Friday, August 15, 2014

Maccharruni con Pesto Trapanese (Sicily)

The wonderful thing about having my daughter visit is that we break out the cookbooks and start planning what we want to cook together within just a few hours of her arrival.  We have been talking about pasta and want to try making ravioli but our first foray together into my new kitchen was to make this Sicilian pesto sauce.  It is an interesting variation on what we know as a standard pesto.

It comes from what is becoming a favorite book, A Mediterranean Feast by Clifford A. Wright.  I find myself drawn to the simplicity of the recipes and how they are presented with the history of each area.  The types of ingredients appeal to me, too, as I love tomatoes, basil, lamb, mint, chicken, and fish.

ISBN 0-688-15305-4
On pages 468 - 469 he describes life in Sicily in the fourteenth, fifteenth, and sixteenth centuries.  Their cuisine focused on fresh vegetables and seafood, fava beans and chickpeas, eggs and cheese.  Almonds, olives, and bread were available.  Meat, though not common, increased in quantity over those centuries and included beef, castrato (castrated lamb), salt pork, and veal.  Mr. Wright speculates that tomatoes "probably came to Sicily between 1510 and 1540, when Sicily was under Spanish rule."

I have an abundance of basil both inside my kitchen and out on my patio and need to use it up.  The sauce in this recipe caught my attention because it is not your standard basil pesto recipe:  instead of Parmesan or Romano cheese and pine nuts, it uses almonds and fresh tomato puree.

Macaroni with Pesto in the Style of Trapani

1 pound macaroni
4 ounces blanched whole almonds
4 garlic cloves, peeled
1 small bunch fresh basil (40 to 50 large leaves), stems discarded
Freshly ground black pepper to taste
1/2 cup extra virgin olive oil
1 cup fresh tomato puree (not canned), without skins or seeds

And salt
1. Bring a large pot of water to a rolling boil, salt abundantly, and add the pasta.  Drain the pasta when al dente.

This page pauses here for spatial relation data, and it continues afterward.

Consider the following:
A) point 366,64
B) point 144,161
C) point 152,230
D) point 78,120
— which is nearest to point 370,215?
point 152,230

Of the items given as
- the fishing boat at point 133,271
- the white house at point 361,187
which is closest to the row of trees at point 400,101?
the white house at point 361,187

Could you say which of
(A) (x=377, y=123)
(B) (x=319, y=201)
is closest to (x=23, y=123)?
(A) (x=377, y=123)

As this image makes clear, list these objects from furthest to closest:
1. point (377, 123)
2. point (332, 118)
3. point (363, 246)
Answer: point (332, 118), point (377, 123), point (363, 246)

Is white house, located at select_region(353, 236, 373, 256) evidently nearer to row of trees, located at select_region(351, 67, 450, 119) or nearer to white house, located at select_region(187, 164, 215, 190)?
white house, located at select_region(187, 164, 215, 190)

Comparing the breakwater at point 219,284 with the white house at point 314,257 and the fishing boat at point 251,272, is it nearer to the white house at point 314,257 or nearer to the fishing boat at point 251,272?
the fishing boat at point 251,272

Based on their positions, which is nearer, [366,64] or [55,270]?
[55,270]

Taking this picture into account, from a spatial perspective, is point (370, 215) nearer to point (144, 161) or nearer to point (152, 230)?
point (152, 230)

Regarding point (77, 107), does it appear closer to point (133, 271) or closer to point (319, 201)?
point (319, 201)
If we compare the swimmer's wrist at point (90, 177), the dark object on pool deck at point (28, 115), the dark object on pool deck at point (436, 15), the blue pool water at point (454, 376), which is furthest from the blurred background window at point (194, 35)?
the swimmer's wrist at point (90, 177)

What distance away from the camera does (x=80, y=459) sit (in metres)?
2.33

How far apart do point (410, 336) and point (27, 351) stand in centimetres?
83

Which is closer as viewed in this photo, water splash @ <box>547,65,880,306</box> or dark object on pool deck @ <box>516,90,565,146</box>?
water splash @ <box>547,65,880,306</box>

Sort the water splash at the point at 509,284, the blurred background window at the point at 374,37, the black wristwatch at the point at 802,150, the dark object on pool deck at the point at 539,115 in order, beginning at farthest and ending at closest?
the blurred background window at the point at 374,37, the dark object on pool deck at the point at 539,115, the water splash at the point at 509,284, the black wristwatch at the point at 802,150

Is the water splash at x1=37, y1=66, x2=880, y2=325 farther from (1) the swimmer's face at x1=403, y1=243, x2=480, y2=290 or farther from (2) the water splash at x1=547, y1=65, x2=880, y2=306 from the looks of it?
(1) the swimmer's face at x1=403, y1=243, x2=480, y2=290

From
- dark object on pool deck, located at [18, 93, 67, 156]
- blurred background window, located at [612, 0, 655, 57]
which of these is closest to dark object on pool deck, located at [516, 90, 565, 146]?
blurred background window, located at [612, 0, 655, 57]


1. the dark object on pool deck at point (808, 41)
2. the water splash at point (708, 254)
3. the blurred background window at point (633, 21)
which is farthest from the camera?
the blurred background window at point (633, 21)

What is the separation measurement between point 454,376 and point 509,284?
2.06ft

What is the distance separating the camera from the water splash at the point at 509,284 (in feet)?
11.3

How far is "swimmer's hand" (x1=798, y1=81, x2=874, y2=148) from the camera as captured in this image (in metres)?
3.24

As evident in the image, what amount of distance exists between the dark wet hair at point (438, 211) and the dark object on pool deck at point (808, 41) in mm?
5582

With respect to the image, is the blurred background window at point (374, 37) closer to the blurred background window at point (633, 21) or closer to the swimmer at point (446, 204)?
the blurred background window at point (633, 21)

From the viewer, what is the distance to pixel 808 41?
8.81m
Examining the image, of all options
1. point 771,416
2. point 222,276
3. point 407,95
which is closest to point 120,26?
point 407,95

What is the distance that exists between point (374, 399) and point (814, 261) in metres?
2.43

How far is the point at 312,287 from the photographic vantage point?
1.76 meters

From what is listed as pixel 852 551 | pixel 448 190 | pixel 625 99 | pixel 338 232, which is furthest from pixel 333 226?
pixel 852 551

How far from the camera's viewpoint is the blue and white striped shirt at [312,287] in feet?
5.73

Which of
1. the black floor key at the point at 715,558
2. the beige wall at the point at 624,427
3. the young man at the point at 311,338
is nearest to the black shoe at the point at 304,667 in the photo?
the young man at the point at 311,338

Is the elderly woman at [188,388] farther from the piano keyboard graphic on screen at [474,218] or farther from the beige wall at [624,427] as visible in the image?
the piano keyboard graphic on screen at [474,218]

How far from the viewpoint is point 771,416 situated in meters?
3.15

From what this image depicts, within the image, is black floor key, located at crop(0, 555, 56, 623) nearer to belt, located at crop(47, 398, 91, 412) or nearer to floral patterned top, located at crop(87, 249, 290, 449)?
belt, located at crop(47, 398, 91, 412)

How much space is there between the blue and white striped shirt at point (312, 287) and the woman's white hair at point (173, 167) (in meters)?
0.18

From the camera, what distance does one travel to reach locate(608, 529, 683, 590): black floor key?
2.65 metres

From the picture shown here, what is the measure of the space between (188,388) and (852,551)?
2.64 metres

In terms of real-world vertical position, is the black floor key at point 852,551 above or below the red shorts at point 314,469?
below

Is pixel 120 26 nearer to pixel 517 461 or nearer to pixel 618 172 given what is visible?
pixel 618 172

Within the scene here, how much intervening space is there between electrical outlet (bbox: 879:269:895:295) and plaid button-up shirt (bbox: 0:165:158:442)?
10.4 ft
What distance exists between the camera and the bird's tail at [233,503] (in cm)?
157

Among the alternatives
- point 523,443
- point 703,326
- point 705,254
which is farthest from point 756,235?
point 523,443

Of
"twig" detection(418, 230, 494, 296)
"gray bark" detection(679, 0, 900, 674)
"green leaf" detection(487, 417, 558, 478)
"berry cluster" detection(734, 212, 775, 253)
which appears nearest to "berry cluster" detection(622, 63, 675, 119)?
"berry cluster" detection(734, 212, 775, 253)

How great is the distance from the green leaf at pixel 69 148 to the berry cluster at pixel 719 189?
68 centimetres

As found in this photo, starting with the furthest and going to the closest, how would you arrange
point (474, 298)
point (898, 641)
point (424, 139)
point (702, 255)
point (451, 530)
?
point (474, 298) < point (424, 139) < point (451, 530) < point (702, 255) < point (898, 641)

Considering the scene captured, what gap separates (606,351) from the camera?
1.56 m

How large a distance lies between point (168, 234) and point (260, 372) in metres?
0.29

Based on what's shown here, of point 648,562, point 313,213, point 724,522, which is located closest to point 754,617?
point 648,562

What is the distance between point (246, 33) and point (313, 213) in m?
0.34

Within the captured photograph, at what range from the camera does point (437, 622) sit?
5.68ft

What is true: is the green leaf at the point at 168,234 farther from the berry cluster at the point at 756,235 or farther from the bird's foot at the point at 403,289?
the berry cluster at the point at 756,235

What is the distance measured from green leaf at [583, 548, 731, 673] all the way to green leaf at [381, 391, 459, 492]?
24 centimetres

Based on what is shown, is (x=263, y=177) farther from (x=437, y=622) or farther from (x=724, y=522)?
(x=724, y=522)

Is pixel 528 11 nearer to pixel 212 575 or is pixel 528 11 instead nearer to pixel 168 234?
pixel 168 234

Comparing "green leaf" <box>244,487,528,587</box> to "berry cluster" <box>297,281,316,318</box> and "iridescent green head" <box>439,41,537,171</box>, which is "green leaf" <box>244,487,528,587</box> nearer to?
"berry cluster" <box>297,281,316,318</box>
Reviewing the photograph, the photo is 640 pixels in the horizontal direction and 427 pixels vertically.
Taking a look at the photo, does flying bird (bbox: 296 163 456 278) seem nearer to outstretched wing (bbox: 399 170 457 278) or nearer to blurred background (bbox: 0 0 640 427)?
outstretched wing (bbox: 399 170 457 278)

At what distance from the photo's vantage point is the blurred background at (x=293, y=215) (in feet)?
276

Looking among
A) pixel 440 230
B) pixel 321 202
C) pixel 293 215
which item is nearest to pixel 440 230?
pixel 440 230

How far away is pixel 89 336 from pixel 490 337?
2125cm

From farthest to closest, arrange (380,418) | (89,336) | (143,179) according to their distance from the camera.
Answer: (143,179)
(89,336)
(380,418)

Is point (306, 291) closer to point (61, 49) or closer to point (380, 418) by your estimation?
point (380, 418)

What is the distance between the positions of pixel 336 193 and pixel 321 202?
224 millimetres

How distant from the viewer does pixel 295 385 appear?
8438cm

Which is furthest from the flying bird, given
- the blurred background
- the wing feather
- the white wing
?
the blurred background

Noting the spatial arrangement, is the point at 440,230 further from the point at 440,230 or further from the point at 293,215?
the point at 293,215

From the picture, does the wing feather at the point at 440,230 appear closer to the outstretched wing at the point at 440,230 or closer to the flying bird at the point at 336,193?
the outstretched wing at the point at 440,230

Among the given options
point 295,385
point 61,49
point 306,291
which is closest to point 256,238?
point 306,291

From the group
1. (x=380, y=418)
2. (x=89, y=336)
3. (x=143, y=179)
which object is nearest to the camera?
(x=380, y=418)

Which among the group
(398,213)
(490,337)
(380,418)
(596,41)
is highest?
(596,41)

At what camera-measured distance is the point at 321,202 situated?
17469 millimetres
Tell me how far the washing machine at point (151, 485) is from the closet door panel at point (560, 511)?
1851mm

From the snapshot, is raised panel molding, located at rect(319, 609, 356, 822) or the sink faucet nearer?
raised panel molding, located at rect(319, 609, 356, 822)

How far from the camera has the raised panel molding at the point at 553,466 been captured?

2. Meanwhile, grind the almonds, garlic, basil leaves, salt, and pepper together in a food processor.  Slowly add the olive oil in a thin stream through the feed tube while the machine is still running and process until smooth.  Transfer to a large bowl and stir in the tomato puree.  Toss the macaroni with the sauce and serve.

My Notes

I felt lazy and did not blanch the almonds.

My four garlic cloves consisted of two big ones and two medium-sized ones while the basil had a lot of small leaves so we used closer to 60 leaves.  I used about 1/2 teaspoon of pepper and less of salt.

The fresh tomatoes were peeled, cut in half length-wise, cored and seeded, then chopped into chunks to make them easier to process.

The puree was a pretty pink and the pesto mixture never got smooth really but the almonds were fine-textured.  Mixing the puree into the pesto lightened the entire mix.


Basil, garlic, almonds, salt, and pepper

With the olive oil added

The final sauce
The Verdict

We were both disappointed in the flavor of the pesto sauce.  It had mostly a garlic bite and we couldn't really get much basil or tomato flavor out of it.  The almonds added body to the whole thing and I liked that very much.

It is a good sauce for macaroni as it sticks to the pasta and coats it well.

I cannot call this a success but I strongly suspect the problem was with my ingredients.  I want to try this again with tomatoes that are mushy ripe, basil that is younger, and less garlic.  I also would add more salt and pepper.  I'm not sure if I would try blanching the almonds or not as I like how robust the unblanched ones made the sauce.

Mr. Wright's notes say, "Traditionally, cheese is not served with this dish."  We found that adding grated Parmesan cheese to our pasta at the table improved the flavor, which we probably would not want to do if the pesto was more flavorful.

One aspect my daughter pointed out was that the dish was visually very dull.  She wanted more color in it.  I wanted to add chunks of fresh, ripe tomatoes, too.

LATER:  While I was eating the leftovers I realized that the flavor was better (the garlic was not as pronounced and the almonds came through more) but what I really wanted with it was olive oil soaked, sun-dried tomatoes.  That would have made it more visually interesting and bumped up the excitement of the flavor.